SlaterB hat gesagt.:


> % versteht Java nicht, aber das könntest du übersetzen, pro cent/zent = pro 100 = /100



Habe ich mir schon fast gedacht 

zinssatz=1.25/100; 
bzw.
zinssatz=0.0125; 
wäre schonmal was



SlaterB hat gesagt.:


> > und ich den überzogenen Betrag mit einem vorher festgelegten Zinssatz bezahlen muss.
> wie soll das funktionieren, wann passiert das?



Keine Ahnung .. ^^
Wäre es einigermaßen im Sinne des Erfinders, wenn man einfach den Betrag, um den man überzieht direkt beim Auszahlen verzinst und dann praktisch anstatt z.B. 50 einen Betrag von 50*(1,25/100) vom Konto abzieht ?

Ich habe selbst kein Konto und weiß leider nicht so wirklich, wie sowas funktioniert .. 
BTW: Die Überprüfung, ob der Kontostand negativ geworden ist, bzw. ob ich im Dispobereich bin muss doch in DIESEM Fall dann in die Methode rein, oder ?

Und sonst könnte ich die doch auch ans Ende der Methode schreiben, oder ?



SlaterB hat gesagt.:


> wenn direkt beim Auszahlen:
> 50 Euro Minus, 5 Euro Zinsen
> -> 55 Euro Minus, wieder Zinsen (nur auf 5 oder auf die gesamten 55?)
> -> .. Euro Minus
> ...



Okay .. also das ist mir dann bis jetzt klar .. nur eine Methode von außen ist doch eigentlich nicht möglich .. weil die ganzen Werte ja nur temporär sind und nicht ewig so bleiben .. ich meine Zinsen zahlt man ja eigentlich in Raten .. wäre ja dumm, wenn ich dann direkt wieder züruckzahlen müsste, obwohl ich ja überzogen habe, wenn ich gar kein Geld habe ^^

Ich kann mir das nur mit einer lokalen Variable vorstellen, aber viel mehr weiß ich jetzt noch nicht .. :/


----------



## SlaterB (22. Nov 2010)

tja, Varianten gibt es viele, nachfragen beim Aufgabensteller

> praktisch anstatt z.B. 50 einen Betrag von 50*(1,25/100) vom Konto abzieht ?
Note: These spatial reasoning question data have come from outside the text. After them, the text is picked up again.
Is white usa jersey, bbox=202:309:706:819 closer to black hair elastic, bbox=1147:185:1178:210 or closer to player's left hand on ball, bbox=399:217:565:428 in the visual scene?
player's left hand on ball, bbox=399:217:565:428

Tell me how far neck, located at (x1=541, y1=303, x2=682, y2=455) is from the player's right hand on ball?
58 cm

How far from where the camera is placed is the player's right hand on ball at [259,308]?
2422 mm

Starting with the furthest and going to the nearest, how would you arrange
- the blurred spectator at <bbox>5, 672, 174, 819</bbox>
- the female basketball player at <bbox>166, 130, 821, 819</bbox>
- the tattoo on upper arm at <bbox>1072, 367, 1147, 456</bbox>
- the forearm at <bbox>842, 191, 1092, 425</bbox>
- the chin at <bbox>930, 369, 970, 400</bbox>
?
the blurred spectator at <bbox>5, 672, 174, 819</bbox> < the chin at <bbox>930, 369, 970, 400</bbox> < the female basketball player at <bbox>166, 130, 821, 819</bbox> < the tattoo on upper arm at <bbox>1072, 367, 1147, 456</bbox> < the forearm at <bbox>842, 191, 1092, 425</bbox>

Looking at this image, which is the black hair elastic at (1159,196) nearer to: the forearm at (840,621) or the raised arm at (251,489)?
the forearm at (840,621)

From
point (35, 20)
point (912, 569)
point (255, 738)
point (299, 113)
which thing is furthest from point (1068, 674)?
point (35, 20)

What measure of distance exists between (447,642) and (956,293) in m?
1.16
klingt zunächst am einfachsten, dann musst du ja nicht viel mehr sonst machen, rechne das einfach,
aber nicht pauschal für den Auszahlungsbetrag sondern nur den negativen Anteil falls es ihn gibt


----------



## Jats (22. Nov 2010)

SlaterB hat gesagt.:


> tja, Varianten gibt es viele, nachfragen beim Aufgabensteller



Jaa .. das ist so eine Sache ^^
Wurde uns halt nicht so mitgeteilt, es hieß einfach nur "Dispokredit einfügen" und als Hilfe waren die folgenden Worte gegeben .. dispo ja/nein dispoHoehe .. gut, wäre ich jetzt auch selbst drauf gekommen ^^ 



SlaterB hat gesagt.:


> > praktisch anstatt z.B. 50 einen Betrag von 50*(1,25/100) vom Konto abzieht ?
> 
> klingt zunächst am einfachsten, dann musst du ja nicht viel mehr sonst machen, rechne das einfach,
> aber nicht pauschal für den Auszahlungsbetrag sondern nur den negativen Anteil falls es ihn gibt



Alles klar, dann setze ich hier an und arbeite dann mit Bedingungen .. oder booelans ? 
Ich will eigentlich nicht schon wieder eine if-Abfrage drin haben .. naja, mal sehen .
Danke auf jeden Fall


----------